Following their success, that squad was nicknamed the "Migs Congolais", and they were active in international competition throughout the 1970s and 80s. Highlights included winning gold at the 1976 Central African Games, gold at the 1981 Central African Games, and silver in the 4 x 100 at the 1987 Central African Games, as well as an individual silver medal for Nkounkou at the 1976 Games.

The team also qualified for the finals and placed 7th at the 1979 World University Games, in addition to competing in the 1983 edition. With a time of 39.5 seconds, they broke the Republic of Congo record in the 4 × 100 m at the African Games.

They qualified for the African Championships finals three times, at the inaugural edition in 1979 and at the following two editions in Cairo and in Rabat.
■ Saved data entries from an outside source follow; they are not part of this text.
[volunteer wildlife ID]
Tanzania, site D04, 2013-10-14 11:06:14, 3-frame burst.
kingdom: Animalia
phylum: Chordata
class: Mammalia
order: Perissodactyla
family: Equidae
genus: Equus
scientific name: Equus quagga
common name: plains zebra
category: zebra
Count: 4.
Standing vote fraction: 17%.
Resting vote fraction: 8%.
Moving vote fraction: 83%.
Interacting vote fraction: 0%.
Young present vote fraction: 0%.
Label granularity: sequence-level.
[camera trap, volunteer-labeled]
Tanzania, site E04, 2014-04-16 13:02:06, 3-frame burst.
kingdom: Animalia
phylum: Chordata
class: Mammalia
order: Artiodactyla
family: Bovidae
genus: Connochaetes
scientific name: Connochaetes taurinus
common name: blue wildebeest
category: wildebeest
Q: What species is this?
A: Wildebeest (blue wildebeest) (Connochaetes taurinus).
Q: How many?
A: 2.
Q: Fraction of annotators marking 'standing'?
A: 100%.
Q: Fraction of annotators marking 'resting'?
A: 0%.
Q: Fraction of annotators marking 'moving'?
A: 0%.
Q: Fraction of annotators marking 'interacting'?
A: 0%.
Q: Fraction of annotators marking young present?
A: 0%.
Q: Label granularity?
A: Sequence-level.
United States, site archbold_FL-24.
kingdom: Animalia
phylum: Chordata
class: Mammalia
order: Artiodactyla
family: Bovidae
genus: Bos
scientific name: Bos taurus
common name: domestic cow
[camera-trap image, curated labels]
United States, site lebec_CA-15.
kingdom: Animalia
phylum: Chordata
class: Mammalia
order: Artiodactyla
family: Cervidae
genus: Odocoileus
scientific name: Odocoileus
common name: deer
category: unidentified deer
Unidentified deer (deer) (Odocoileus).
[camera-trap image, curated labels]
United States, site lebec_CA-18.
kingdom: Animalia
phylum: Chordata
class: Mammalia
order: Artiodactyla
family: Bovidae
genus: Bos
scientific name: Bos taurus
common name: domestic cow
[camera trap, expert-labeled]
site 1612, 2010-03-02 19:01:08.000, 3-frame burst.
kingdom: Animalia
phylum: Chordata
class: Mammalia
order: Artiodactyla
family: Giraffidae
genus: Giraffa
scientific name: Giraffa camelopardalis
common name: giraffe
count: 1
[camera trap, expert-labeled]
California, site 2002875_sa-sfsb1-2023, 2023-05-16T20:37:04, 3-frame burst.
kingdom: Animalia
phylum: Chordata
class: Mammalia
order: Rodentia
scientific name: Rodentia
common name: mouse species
Nkounkou is sometimes confused with Antoine Kiakouama, who is erroneously listed as Antoine Ntsana in some sources.

==Personal life==
Nkounkou graduated from the Russian State University of Physical Education, Sport, Youth and Tourism in Moscow. In 1973, he was awarded the honorary Ordre du Dévouement Congolais for his accomplishments. He married and had six children.

By the late 1980s, Nkounkou and his team had retired due to age, and Nkounkou attended the 1992 Summer Olympics as an official. He later became a physical education teacher and athletics coach. Nkounkou co-founded the les Migs congolais pour la promotion de l’athlétisme association on 18 July 2011.